PASSAGE TO READ:
There’s a guy in my circle that is the world’s biggest bully. Ian has met him. We’ve gone to conferences with him. He just destroys people. He’s never destroyed me and I have made fun of him ruthlessly. I believe it all balances back to this. He knows that I know what I’m talking about. He knows he doesn’t need to undress me because it’s not going to be effective. If I make a mistake, he’ll ask the question or he’ll do it in a way that’s coaching. As a return favor, I roast him. It humanizes him. It’s got this weird relationship and it works so well because of that. Does that make sense? I know you’ve seen it.

That’s a big reason why I do it as much as I do. I’m much harder on people who are more powerful than me, more accomplished than me. Part of it is it sends a signal that I don’t need them. It sends a signal that I’m confident enough in myself, that I’m not sitting around worrying that they might fire me. By nature of doing those kinds of things, picking on him, you’re saying, “I don’t need to borrow money from you.” The people who bully are desperately looking to borrow hard money from him. That’s what you’re talking about.

You’re saying, “I like hanging around you, but if you gave me the finger and we never talked again, I’d be fine. I’m pretty confident myself.” “Yeah, I get it. You’re a much bigger fish than me, but I don’t give a damn. I’m going to pick on you.” For someone like him, when he’s used to being around people that are scared of him all the time, he appreciates having someone who will give it to him because you get tired of being the emperor with no clothes. Everyone says you look fine and everyone is fighting with each other to agree with you. I’ve learned long ago that the people higher up don’t have enough people that will crack them every once in a while. They appreciate it and they like it. From the CEO down, I would do that to people. I pick my moments. I try to be smart about it when I did it, and in what group I would do it.

Let’s talk about the strategy. Let’s say there is somebody you build a bond with and you think that it might make sense to utilize this strategy. What I always try is something smaller and nonpublic, and see how it goes. Before you do a big public show and show the dojo, you got to know that you have a little bit of a relationship, you got to know the sense of humor, you got to understand what you’re treading on and make sure it’s not sacred turf. There are strategic ways that you can do this through conversations, warming things up and feeling it out. You can then pounce and have fun with it. The other thing is you better be ready to take it back because you might get some in return. That’s part of the fun. If you do it right, it becomes a pretty ballet.

GIVEN DATA:
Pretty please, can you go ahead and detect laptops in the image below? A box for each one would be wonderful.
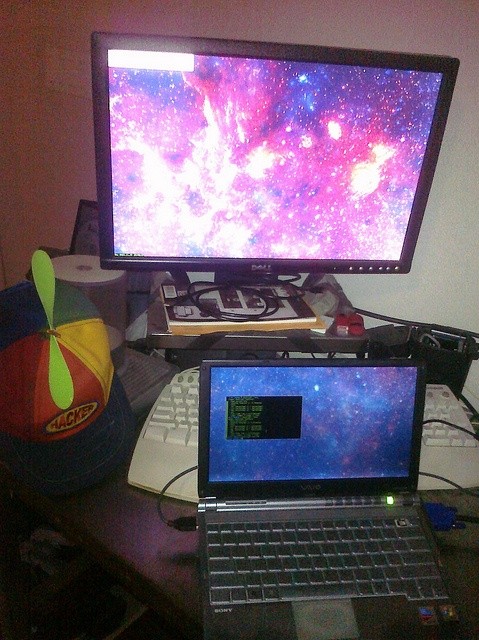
[197,358,468,640]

SHORT TASK A: In the passage on roasting powerful people, what does the speaker try first with someone before doing a big public show?
SHORT TASK B: Echo the passage on roasting powerful people, starting at "That’s a big" and ending at "you’re talking about.".
SHORT TASK C: According to the passage on roasting powerful people, why does someone who is used to being feared appreciate being picked on?

TASK RESULT A: Something smaller and nonpublic, to see how it goes.

TASK RESULT B:
That’s a big reason why I do it as much as I do. I’m much harder on people who are more powerful than me, more accomplished than me. Part of it is it sends a signal that I don’t need them. It sends a signal that I’m confident enough in myself, that I’m not sitting around worrying that they might fire me. By nature of doing those kinds of things, picking on him, you’re saying, “I don’t need to borrow money from you.” The people who bully are desperately looking to borrow hard money from him. That’s what you’re talking about.

TASK RESULT C: He is around people who are scared of him all the time, who tell him he looks fine and compete to agree with him, so he tires of being the emperor with no clothes. People higher up don't have enough people who will crack them once in a while.